Not to argue with Mae West, but sometimes less of a good thing can be wonderful too.
The unexpectedly large contraction in first-quarter real gross domestic product reflected mainly a smaller addition in inventories. And while a certain amount of inventories is a good thing for businesses to have, the stockpile slowdown is a plus for economic growth going forward.
On Thursday, the Commerce Department released its revisions to real GDP that showed the economy contracted at a 1.0% annual rate last quarter, compared with the 0.1% gain initially estimated. Forecasters had expected negative GDP growth, with the data skewed by the harsh winter, but the revised rate was worse than the 0.6% drop projected.
Revisions to the main demand sectors were minor.
Consumer spending (skewed by estimates for health-care spending because of the Affordable Care Act) was revised slightly up. The declines in business fixed investment and housing were smaller than when Commerce took its first pass at the GDP numbers a months ago. The government and foreign trade sectors performed a bit worse than first thought.
The biggest shift came in inventories.
Businesses added to their inventories over the winter but at a far slower pace than first estimated. (In GDP math, it’s the change in the change of inventories that contributes or subtracts from top-line growth.) As a result of less stockpiling, the inventory sector subtracted 1.62 percentage points from GDP growth, versus the 0.57-point drag in the advance estimate.

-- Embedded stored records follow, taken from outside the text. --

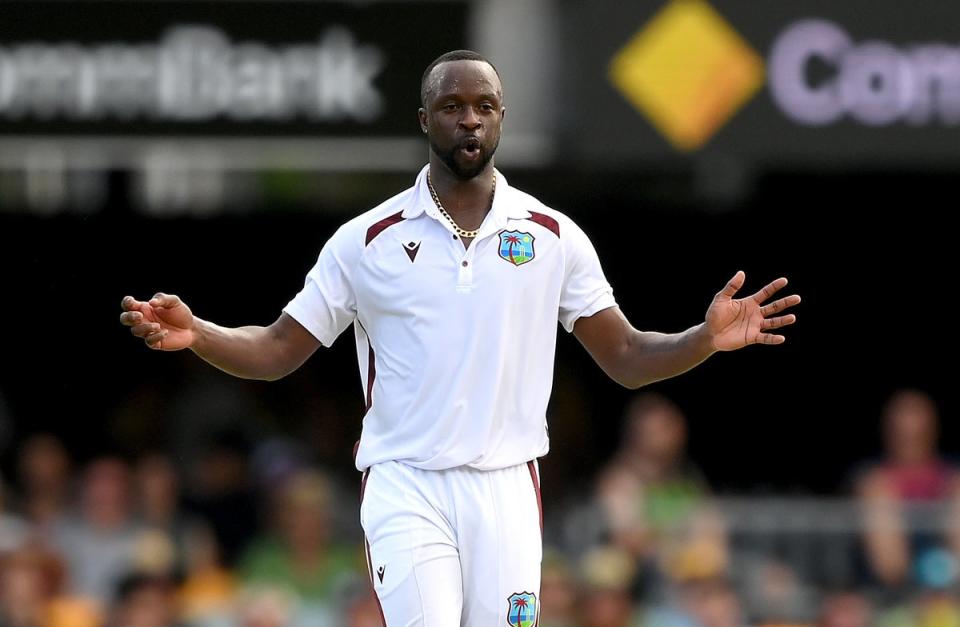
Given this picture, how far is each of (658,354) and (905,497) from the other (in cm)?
563

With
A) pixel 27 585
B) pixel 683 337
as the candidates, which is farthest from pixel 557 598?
pixel 683 337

Companies entered the second quarter without a large overhang of supplies or merchandise to sell. At the end of March, U.S. businesses held enough inventory to last 1.3 months at the current sales level. That’s a slightly higher ratio than prevailed in 2012 and 2013, but not an alarming number.
Lean inventories mean companies will have to order new goods and supplies to meet any increase in demand.
Early signs of increased ordering can be found in April reports from the durable goods sector and the Institute for Supply Management’s factory survey. May manufacturing surveys done by Federal Reserve regional banks also show orders are holding up this month.
Consequently, instead of a back-up in inventories, goods-producers have a back-up in demand. Those unfilled orders will drive production over the next few months. That’s why second-quarter GDP growth is shaping up to be far, far better than its first-quarter counterpart.